South Africa-born dramatist Nicholas Wright, who has written regularly for National Theatre in the UK, based A Human Being Died That Night on psychologist Pumla Gobodo-Madikizela's book of the same name. This, in turn, was based on her interviews with De Kock, who was sentenced to 212 years of imprisonment for his crimes.
In chilling detail that's sometimes hard to watch, Olivier Award-winning actress Noma Dumezweni and British actor Matthew Marsh recreate the interviews in a smoky prison cell. The play becomes more than just a fascinating insight into the mind of a murderer who could be deceiving his interviewer in the hope of a presidential pardon; it also explores her own inner anger as she attempts to discover who he truly is.

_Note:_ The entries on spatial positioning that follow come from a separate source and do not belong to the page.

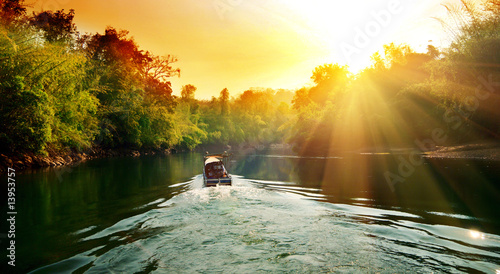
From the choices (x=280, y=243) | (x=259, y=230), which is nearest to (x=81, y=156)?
(x=259, y=230)

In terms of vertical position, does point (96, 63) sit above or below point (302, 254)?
above

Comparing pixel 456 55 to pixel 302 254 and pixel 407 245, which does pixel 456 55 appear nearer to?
pixel 407 245

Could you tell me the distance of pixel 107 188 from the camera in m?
15.7

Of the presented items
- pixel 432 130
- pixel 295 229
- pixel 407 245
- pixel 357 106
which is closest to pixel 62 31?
pixel 295 229

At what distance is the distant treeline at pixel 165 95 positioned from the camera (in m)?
20.8

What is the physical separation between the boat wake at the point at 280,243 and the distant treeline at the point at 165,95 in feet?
55.3

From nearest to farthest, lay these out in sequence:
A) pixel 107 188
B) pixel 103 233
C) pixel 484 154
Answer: pixel 103 233
pixel 107 188
pixel 484 154

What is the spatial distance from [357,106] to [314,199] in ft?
145

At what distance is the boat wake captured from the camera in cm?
580

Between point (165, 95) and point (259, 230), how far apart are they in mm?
50511

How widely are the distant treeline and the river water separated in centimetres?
1040

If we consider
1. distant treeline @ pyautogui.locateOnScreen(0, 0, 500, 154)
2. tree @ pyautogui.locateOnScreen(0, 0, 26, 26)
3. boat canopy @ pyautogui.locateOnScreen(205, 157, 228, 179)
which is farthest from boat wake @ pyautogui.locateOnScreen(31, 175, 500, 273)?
tree @ pyautogui.locateOnScreen(0, 0, 26, 26)

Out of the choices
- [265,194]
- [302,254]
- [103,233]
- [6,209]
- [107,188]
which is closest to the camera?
[302,254]

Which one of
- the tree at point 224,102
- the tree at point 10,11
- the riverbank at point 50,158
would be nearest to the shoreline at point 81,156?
the riverbank at point 50,158
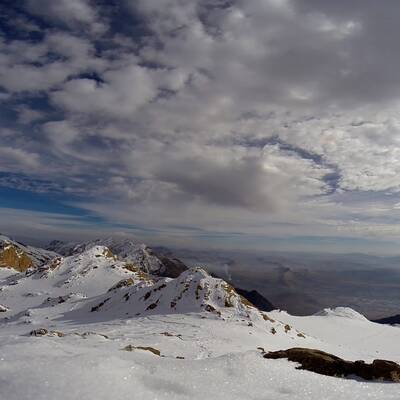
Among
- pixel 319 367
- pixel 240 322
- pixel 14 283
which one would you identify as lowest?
pixel 14 283

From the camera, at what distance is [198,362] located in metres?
16.0

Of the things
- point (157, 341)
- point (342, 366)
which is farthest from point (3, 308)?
point (342, 366)

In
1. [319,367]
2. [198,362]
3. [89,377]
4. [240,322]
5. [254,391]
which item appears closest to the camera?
[89,377]

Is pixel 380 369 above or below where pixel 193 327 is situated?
above

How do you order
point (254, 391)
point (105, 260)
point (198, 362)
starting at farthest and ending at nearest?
point (105, 260) < point (198, 362) < point (254, 391)

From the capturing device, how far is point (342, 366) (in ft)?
64.2

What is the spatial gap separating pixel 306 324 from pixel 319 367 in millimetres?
65861

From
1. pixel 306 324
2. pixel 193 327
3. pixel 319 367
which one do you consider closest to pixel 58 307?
pixel 193 327

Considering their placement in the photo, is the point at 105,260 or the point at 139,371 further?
the point at 105,260

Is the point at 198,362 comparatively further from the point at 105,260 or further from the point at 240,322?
the point at 105,260

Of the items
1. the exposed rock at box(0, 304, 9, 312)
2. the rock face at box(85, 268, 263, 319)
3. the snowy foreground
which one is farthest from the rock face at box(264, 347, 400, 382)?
the exposed rock at box(0, 304, 9, 312)

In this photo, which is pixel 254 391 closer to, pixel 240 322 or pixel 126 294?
pixel 240 322

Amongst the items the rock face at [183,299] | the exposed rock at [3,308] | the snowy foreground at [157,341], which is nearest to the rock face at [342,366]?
the snowy foreground at [157,341]

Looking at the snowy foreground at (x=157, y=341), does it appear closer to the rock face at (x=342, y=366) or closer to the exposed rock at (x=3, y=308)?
the rock face at (x=342, y=366)
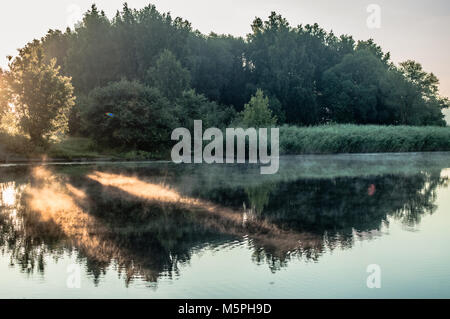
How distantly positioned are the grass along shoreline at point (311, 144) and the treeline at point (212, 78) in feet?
5.45

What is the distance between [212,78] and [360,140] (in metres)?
27.7

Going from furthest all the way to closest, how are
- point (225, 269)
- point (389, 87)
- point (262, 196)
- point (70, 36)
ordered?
point (389, 87) → point (70, 36) → point (262, 196) → point (225, 269)

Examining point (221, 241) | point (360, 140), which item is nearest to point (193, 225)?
point (221, 241)

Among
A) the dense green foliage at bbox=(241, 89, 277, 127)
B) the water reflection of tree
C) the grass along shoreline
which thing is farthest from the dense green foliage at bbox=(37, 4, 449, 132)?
the water reflection of tree

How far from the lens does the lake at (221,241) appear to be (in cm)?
698

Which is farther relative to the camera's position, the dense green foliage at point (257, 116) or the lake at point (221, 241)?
the dense green foliage at point (257, 116)

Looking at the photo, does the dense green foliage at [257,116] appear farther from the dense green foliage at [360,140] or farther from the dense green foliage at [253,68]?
the dense green foliage at [253,68]

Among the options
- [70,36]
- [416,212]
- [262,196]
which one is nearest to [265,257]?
[416,212]

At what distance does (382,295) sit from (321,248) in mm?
2657

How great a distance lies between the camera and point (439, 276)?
7.44 metres

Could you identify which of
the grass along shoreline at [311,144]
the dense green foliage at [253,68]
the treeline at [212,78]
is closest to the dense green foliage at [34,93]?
the grass along shoreline at [311,144]
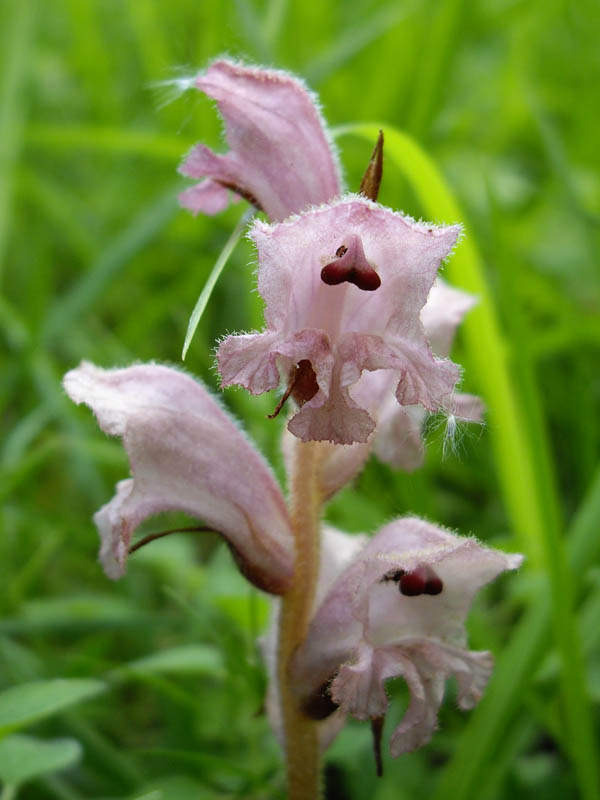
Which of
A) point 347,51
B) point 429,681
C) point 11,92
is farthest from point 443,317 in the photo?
point 11,92

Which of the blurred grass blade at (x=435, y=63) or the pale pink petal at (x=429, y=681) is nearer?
the pale pink petal at (x=429, y=681)

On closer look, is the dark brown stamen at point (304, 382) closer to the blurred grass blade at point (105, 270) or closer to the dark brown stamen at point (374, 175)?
the dark brown stamen at point (374, 175)

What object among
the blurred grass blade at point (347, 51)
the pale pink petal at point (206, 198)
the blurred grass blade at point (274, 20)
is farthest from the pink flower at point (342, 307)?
the blurred grass blade at point (274, 20)

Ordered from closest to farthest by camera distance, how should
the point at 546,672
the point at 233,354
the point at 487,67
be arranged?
the point at 233,354, the point at 546,672, the point at 487,67

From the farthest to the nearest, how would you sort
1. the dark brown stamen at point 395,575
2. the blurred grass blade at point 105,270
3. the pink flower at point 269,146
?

So, how did a man who was disqualified from joining the South African Defence Force because of a stutter, and who was rejected from the South African Police's Special Task Force because of poor eyesight, become head of the apartheid regime's death squads? And was De Kock, a quiet boy verbally abused by his father and bullied by his schoolmates, genuinely repentant when he apologised at the Truth and Reconciliation Commission?
There are no easy answers to these and other questions about the capacity for evil and the possibility of forgiveness. Perhaps that's because the only way to accept the human being inside each monster is to accept the monster inside each human being.